The request
Extend the biography of Iranian student activist Zia Nabavi below, starting right after its final sentence about the May 2010 appeal.

━━ Selected text ━━

Human rights activist

Sayed Ziaoddin Nabavi (ضیاءالدین نبوی; born 21 December 1983), also known as Zia Nabavi, is an Iranian student activist. He previously served nine years of a 10-year sentence on charges of "creating unease in the public mind" before being released in February 2018.

==Student activism==
Nabavi studied engineering at Noshirvani University of Technology in Babol, where he served on its Central Council of the Islamic Association. In 2007, he was permanently banned from university study for his political activities. Along with other banned students, he formed the Council to Defend the Right to Education to defend their rights to continue attending university.

In June 2009, Nabavi attended one of the "Green Revolution" protests, which disputed the reelection of President Mahmoud Ahmadinejad over opposition candidates Mir-Hossein Mousavi and Mehdi Karroubi. Shortly after, he was arrested at his home along with his cousin , Atefeh Nabavi. He was initially charged with "gathering and colluding against national security"; "propaganda against the system"; "disturbing public order"; and "moharebeh" (enmity against God), as well as accused with being a member of the People’s Mojahedin Organization of Iran, an Iranian dissident group. The charges were later reduced to "creating unease in the public mind", and he was given a sentence of 15 years in prison and 74 lashes. In May 2010, a successful appeal reduced his sentence to ten years.

━━━
━━ Supplied information ━━

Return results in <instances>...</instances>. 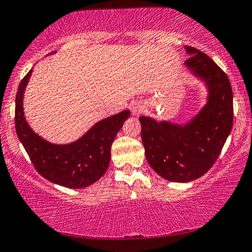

━━━

Response
==Imprisonment==
Following his trial, Nabavi began serving his sentence at Tehran's Evin Prison along with numerous other student protesters, including Majid Tavakoli and Kouhyar Goudarzi. The International Campaign for Human Rights in Iran published a letter from Nabavi in February 2010 in which he stated that he had been held for 100 days of solitary confinement and "subjected to physical and psychological torture".

In July and August 2010, he joined sixteen other prisoners in a hunger strike to protest Evin's conditions after their families were allegedly assaulted by guards during a visiting day on 26 July. By February 2011, he had been moved to Karoun Prison in Ahvaz, but on 24 February was abruptly withdrawn from the prison, causing Amnesty International to issue an "Urgent Action" that he was at risk for torture.

Amnesty International has declared Nabavi a prisoner of conscience and called for his unconditional release. Human Rights Watch called on the Iranian government "to release the dozens of students who remain in prison on baseless charges, and allow back into the classroom the hundreds of others who are being deprived of their education for political and religious reasons."